Thursday, June 20, 2013

By Joe Haakenson, Contributor - 

JUNE 20, 2002

ST. LOUIS -- Troy Percival knows Jim Edmonds well. So well, the Angels closer wasn't about to challenge his friend and former teammate with the game on the line.

With a one-run lead and the potential tying run on third base with two outs in the bottom of the ninth, Percival walked Edmonds on four pitches. Percival got the next hitter, Tino Martinez, to pop out and allow the Angels to hold on for a 3-2 victory over the St. Louis Cardinals in front of 36,385 at Busch Stadium.

Many Angels called it a big win on an emotional day at Busch, where Hall of Fame broadcaster Jack Buck was honored with a memorial service before the game. The Angels avoided a sweep and broke their four-game losing streak.

Angels starter Scott Schoeneweis (6-5) endured the 94-degree heat to go 5 2/3 innings, getting just enough support from an offense led by leadoff hitter David Eckstein, who had three hits and scored two runs. But the game came down to the ninth with Percival, who had not pitched since June 12, left to finish it off.

Percival threw 23 fastballs in the inning and one curveball. That curve was hit sharply by Kerry Robinson leading off the inning, but second baseman Adam Kennedy made a nice play for the first out.

Edgar Renteria followed with a fly ball to deep left field, the ball going over left fielder Garret Anderson's head and off the wall, and Renteria wound up with a triple.

With a chance to tie the game, Eli Marrero didn't last long against Percival. After ball-one, Percival blew Marrero away with three consecutive fastballs clocked at 98-, 97- and 98-mph. That brought up Edmonds, and though it wasn't an intentional walk, Percival kept the ball off the plate far enough to put Edmonds on first base.

``I can't say I faced him right there,'' said Percival, who has 16 saves in 18 chances this season. ``I think everybody in the park knew what was going on there. I can't let a guy of his caliber beat me right there. Nothing against the next guy (Martinez), but there aren't many players like (Edmonds). I've seen him do it too many times.''

The strategy worked when Martinez popped to Kennedy at second base.

``The first thing I thought was it's miserably hot out there and if I tie this up, the players will have a mutiny,'' Percival joked. ``It was at the point where I'd rather give up a two-run homer so the guys will still be able to play tomorrow.''

Percival's teammates unanimously agreed with his strategy to pitch around Edmonds and they said they had confidence in him even after the Cardinals put the tying run on third with one out.

* _Entries_:
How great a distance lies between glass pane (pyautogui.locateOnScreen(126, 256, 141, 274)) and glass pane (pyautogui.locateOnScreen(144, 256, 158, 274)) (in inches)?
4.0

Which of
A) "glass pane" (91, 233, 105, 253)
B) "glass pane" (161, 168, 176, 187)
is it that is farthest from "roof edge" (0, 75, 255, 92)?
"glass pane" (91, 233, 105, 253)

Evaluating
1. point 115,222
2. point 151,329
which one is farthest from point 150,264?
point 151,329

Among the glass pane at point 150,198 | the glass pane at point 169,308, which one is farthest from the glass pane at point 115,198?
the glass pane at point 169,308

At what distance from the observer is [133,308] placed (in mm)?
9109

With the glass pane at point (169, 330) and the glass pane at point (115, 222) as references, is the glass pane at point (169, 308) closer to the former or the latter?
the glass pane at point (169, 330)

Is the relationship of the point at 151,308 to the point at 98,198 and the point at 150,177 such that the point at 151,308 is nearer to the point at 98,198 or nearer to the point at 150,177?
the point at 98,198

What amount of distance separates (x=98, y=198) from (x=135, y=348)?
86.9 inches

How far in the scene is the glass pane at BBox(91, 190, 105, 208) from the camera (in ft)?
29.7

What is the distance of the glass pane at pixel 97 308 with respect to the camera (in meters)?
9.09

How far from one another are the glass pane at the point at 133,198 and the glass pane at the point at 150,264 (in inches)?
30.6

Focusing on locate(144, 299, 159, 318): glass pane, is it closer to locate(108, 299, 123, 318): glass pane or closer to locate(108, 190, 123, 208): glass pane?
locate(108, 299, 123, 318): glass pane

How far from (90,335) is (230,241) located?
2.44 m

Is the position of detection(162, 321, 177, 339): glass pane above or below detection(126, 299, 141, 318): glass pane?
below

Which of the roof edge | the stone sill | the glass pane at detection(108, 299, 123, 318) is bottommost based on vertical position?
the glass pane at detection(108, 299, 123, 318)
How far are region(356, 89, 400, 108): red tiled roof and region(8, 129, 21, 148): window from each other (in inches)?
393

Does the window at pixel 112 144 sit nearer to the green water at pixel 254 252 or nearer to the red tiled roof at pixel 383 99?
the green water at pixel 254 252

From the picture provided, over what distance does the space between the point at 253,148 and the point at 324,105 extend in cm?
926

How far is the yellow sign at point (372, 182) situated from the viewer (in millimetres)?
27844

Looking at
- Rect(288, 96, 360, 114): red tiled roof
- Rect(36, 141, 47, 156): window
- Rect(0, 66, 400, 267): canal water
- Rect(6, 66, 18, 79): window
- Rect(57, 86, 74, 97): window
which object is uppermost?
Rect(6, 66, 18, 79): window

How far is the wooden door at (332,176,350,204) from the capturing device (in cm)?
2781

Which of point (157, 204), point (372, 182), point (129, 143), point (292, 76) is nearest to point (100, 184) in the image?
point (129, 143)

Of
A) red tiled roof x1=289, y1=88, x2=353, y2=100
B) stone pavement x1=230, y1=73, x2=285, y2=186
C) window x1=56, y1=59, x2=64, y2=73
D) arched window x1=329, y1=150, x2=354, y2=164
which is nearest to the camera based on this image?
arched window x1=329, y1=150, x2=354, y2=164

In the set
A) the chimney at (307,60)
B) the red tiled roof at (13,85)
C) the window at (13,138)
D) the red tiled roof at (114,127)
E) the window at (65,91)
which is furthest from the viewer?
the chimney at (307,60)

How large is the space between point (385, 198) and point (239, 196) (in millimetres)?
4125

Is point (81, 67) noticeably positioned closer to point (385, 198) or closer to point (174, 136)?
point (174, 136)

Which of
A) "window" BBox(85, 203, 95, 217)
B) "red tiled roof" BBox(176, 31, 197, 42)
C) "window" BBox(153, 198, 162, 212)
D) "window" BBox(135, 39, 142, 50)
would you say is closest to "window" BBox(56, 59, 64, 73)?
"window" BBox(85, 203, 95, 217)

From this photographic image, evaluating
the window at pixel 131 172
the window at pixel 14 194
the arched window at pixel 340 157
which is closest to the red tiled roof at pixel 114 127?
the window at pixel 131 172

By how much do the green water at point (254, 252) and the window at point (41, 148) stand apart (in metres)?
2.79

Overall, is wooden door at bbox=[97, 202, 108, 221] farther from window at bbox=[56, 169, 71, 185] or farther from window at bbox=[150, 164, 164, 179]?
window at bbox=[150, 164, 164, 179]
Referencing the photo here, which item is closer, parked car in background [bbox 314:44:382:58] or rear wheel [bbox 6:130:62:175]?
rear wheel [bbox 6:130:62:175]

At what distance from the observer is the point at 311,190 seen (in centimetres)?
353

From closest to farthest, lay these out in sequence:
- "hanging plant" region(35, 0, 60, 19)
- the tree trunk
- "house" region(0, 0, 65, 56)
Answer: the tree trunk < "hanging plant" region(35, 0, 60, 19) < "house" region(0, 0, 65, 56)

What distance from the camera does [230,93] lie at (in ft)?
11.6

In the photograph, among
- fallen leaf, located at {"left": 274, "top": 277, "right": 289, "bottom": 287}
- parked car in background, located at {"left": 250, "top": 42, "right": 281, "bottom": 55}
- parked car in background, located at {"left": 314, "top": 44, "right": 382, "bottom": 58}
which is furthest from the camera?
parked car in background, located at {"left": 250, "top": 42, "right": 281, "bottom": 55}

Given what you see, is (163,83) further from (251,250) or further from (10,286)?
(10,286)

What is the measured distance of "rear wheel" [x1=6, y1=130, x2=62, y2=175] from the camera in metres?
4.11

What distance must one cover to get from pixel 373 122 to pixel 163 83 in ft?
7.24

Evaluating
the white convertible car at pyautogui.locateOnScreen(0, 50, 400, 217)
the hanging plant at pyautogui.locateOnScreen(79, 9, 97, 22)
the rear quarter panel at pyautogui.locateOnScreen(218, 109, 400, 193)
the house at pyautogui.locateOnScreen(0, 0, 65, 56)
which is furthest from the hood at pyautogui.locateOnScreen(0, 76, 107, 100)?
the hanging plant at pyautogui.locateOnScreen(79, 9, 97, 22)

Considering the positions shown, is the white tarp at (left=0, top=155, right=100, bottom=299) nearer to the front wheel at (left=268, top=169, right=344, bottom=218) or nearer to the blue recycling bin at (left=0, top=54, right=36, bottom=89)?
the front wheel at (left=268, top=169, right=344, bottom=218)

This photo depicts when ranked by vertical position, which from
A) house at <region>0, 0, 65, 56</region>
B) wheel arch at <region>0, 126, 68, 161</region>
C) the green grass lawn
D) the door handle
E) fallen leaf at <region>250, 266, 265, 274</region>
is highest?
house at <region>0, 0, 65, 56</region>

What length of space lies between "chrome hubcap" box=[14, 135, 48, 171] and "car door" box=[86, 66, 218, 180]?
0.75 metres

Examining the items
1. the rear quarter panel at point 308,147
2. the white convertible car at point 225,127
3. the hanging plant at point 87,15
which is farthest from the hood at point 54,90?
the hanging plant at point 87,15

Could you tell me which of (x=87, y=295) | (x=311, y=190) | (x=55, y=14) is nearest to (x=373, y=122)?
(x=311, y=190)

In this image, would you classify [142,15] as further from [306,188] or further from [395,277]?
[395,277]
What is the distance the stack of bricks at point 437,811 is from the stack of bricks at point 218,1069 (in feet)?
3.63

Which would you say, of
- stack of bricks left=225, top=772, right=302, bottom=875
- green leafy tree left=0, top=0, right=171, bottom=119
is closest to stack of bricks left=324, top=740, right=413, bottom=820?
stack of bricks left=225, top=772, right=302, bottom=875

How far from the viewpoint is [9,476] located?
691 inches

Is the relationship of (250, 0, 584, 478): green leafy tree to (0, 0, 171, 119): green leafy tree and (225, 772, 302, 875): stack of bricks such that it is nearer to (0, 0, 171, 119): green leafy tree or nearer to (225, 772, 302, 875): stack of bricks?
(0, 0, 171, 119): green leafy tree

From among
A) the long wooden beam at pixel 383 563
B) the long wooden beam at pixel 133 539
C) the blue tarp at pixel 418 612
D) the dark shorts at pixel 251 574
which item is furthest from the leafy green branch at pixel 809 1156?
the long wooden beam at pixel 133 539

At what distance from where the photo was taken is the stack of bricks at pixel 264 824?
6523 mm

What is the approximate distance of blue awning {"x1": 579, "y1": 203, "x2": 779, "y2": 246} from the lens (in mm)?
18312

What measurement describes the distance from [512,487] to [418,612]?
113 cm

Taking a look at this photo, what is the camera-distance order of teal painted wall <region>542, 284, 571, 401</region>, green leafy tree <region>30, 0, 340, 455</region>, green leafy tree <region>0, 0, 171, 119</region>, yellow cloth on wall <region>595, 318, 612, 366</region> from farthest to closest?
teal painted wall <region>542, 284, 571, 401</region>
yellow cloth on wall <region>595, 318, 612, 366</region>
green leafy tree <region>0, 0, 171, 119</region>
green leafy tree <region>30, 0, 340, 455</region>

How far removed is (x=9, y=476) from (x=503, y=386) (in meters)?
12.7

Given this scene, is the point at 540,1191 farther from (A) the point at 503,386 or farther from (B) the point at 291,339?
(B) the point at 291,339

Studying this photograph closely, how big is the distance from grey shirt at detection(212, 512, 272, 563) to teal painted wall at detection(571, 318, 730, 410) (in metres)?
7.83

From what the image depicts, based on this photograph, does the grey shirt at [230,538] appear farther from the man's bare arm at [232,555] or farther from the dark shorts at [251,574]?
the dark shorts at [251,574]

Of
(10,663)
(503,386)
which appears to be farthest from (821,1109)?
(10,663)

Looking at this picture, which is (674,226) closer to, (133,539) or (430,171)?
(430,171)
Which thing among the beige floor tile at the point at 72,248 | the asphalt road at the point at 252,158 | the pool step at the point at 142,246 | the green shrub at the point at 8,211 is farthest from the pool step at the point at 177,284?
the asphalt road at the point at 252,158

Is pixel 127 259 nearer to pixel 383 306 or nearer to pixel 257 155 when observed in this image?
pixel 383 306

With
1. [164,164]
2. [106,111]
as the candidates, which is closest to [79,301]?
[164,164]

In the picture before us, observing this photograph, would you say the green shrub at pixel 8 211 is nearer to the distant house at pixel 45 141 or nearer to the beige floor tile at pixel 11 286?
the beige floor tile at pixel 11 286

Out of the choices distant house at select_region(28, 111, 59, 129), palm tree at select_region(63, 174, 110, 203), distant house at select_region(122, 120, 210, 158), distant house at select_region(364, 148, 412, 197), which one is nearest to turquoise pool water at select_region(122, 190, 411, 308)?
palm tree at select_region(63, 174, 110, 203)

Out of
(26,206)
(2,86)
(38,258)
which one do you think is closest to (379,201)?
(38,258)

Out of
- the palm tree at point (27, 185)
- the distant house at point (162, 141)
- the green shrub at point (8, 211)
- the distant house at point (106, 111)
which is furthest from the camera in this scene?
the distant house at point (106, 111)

* _Objective_:
Please copy the part of the Angels game report that opens with the words containing "With a one-run" and closes with "finish it off.", swapping "Busch Stadium" for "the ballpark". The listing has no connection to the Angels game report.

* _Answer to this task_:
With a one-run lead and the potential tying run on third base with two outs in the bottom of the ninth, Percival walked Edmonds on four pitches. Percival got the next hitter, Tino Martinez, to pop out and allow the Angels to hold on for a 3-2 victory over the St. Louis Cardinals in front of 36,385 at the ballpark.

Many Angels called it a big win on an emotional day at Busch, where Hall of Fame broadcaster Jack Buck was honored with a memorial service before the game. The Angels avoided a sweep and broke their four-game losing streak.

Angels starter Scott Schoeneweis (6-5) endured the 94-degree heat to go 5 2/3 innings, getting just enough support from an offense led by leadoff hitter David Eckstein, who had three hits and scored two runs. But the game came down to the ninth with Percival, who had not pitched since June 12, left to finish it off.